Supplied material:
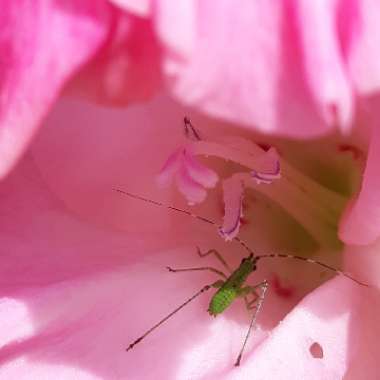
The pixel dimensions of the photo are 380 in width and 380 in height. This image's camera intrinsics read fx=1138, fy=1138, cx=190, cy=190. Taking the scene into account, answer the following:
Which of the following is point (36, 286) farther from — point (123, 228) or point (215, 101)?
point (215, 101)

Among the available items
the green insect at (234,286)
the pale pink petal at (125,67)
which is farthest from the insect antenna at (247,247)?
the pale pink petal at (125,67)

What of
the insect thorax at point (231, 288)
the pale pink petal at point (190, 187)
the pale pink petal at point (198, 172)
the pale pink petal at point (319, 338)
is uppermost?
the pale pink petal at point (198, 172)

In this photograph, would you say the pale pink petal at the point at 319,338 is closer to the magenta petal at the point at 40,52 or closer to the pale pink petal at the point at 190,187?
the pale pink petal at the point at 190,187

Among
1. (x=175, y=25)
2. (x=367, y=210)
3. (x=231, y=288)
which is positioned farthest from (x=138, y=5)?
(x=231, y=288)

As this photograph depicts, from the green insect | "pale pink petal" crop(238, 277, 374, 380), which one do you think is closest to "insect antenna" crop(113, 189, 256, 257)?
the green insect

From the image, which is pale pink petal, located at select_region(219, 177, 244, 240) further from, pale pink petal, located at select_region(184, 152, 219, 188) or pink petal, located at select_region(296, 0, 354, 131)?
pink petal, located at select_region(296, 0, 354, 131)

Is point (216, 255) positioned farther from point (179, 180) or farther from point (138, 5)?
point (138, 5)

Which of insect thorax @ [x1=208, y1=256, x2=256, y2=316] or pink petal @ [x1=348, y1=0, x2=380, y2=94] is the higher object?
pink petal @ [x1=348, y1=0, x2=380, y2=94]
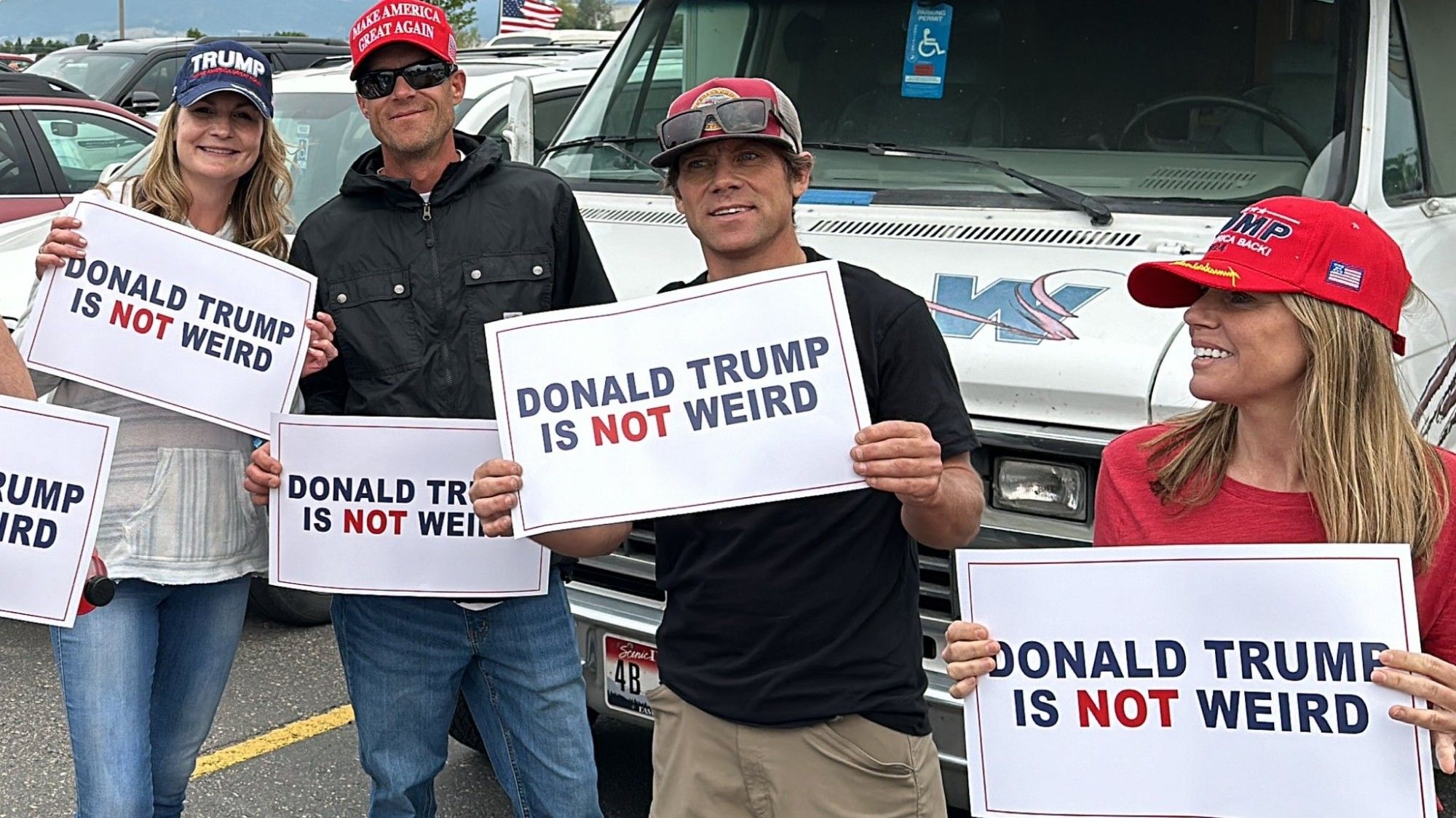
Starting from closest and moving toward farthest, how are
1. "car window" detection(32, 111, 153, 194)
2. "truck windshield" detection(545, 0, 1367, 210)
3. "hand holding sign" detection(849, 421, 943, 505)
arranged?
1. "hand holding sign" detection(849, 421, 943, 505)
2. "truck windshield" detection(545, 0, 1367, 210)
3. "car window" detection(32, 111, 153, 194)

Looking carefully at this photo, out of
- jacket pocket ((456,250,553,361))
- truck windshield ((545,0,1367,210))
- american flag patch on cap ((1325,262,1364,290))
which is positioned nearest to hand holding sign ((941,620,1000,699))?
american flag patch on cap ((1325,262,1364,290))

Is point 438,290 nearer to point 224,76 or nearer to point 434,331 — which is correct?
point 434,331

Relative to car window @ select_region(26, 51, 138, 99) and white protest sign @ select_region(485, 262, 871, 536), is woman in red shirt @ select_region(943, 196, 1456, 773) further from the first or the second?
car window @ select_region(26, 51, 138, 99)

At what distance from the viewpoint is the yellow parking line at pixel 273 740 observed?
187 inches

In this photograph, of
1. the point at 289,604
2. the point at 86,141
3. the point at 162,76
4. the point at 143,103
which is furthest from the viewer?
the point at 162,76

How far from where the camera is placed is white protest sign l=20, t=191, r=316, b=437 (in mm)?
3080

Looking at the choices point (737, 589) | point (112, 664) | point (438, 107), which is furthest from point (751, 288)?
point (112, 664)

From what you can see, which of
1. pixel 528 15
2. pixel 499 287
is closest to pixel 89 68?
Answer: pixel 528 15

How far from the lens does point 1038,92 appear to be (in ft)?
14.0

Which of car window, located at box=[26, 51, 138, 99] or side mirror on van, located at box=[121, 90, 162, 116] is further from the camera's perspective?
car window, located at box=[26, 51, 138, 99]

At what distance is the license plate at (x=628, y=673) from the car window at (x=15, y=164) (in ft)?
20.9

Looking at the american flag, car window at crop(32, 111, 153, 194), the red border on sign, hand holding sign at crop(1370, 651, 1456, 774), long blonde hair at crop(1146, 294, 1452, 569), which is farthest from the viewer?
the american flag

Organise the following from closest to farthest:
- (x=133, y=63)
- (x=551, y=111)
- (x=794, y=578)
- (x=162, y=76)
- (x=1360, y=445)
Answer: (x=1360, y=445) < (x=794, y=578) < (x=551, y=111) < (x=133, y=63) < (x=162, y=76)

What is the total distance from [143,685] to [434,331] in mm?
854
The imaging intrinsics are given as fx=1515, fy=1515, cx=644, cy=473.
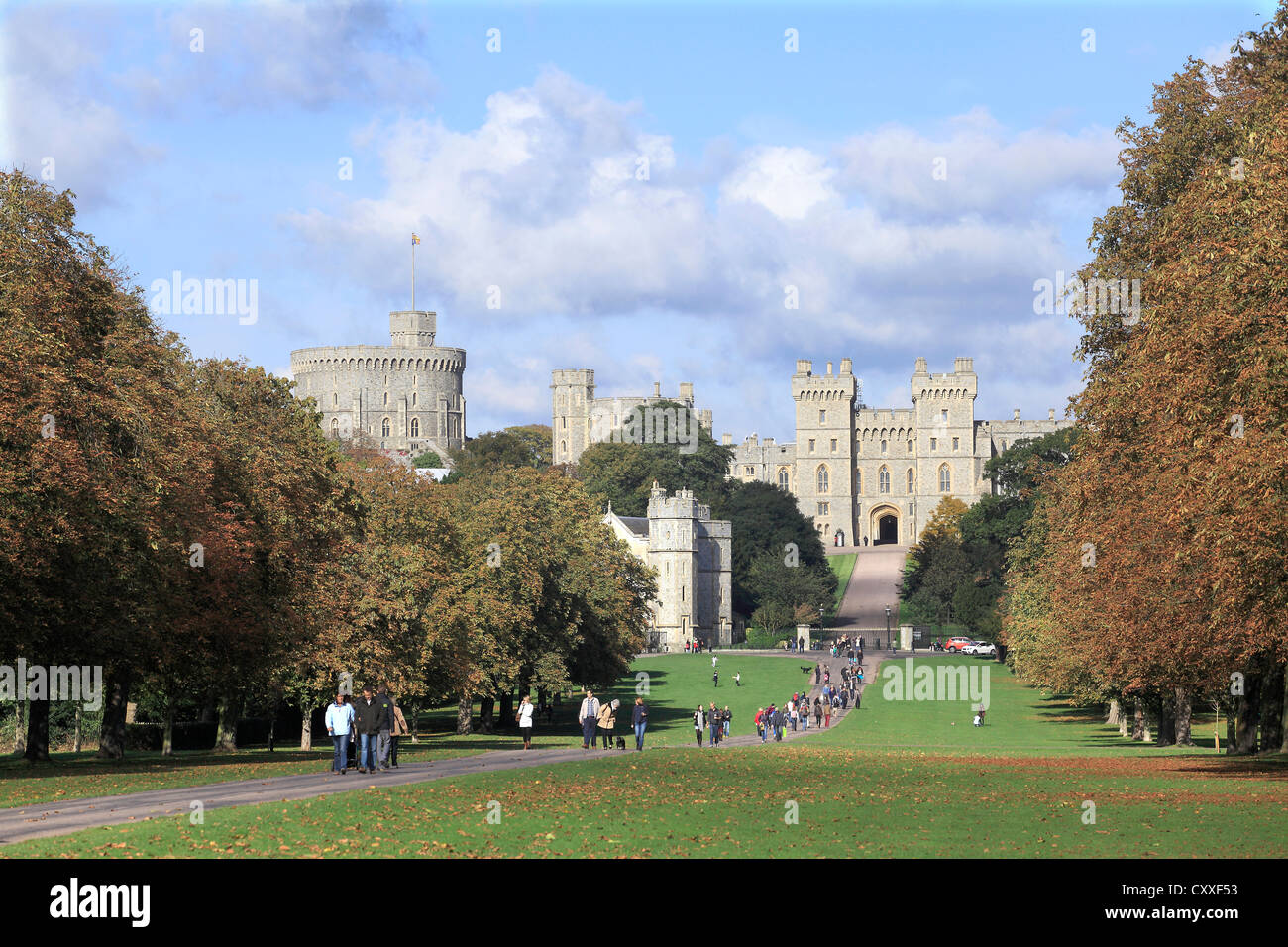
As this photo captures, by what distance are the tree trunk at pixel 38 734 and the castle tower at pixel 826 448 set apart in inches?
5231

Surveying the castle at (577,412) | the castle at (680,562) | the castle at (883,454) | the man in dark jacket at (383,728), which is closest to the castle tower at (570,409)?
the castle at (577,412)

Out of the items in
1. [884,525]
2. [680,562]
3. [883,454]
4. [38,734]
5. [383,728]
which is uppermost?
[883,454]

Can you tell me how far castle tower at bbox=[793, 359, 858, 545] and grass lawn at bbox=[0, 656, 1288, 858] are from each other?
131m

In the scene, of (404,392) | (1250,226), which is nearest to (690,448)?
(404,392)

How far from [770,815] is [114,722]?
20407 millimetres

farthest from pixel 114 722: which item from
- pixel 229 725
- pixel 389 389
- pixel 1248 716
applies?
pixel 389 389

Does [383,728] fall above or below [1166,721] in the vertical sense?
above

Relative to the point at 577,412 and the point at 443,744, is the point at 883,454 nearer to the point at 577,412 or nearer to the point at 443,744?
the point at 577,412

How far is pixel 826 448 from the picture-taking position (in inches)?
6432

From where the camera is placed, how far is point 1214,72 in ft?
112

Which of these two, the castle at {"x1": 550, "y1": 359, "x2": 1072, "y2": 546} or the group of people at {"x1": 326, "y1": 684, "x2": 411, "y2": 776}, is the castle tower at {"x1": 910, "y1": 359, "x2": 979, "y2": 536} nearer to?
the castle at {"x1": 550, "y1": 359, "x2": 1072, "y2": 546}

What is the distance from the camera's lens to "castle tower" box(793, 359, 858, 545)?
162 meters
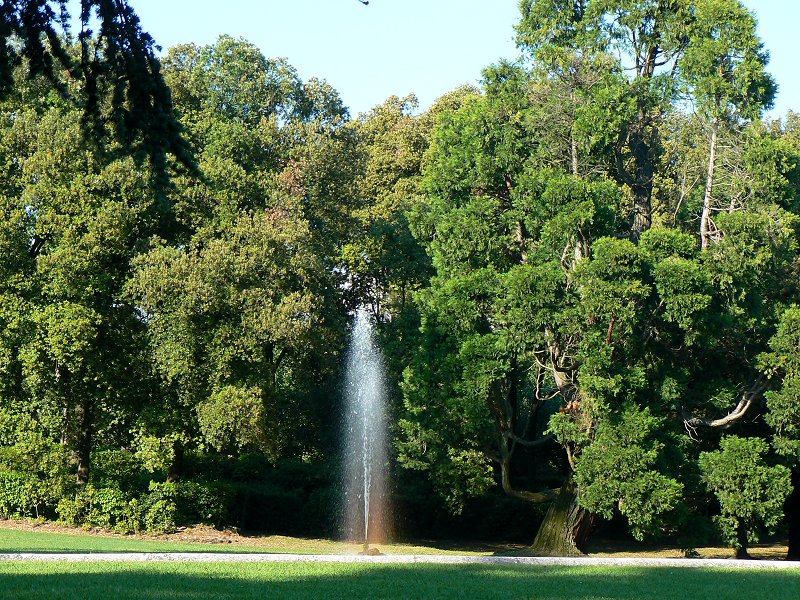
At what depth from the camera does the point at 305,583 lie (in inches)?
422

Exercise:
Repeat the records from the line that contains "Looking at the american" up to and including the line that contains "Answer: (x=1360, y=445)", without any change.

Task result:
Looking at the american flag, car window at crop(32, 111, 153, 194), the red border on sign, hand holding sign at crop(1370, 651, 1456, 774), long blonde hair at crop(1146, 294, 1452, 569), which is farthest from the viewer?
the american flag

Organise the following from closest to farthest:
- (x=133, y=63)
- (x=551, y=111)
- (x=794, y=578)
- (x=162, y=76)
- (x=1360, y=445)
Answer: (x=1360, y=445) < (x=794, y=578) < (x=551, y=111) < (x=133, y=63) < (x=162, y=76)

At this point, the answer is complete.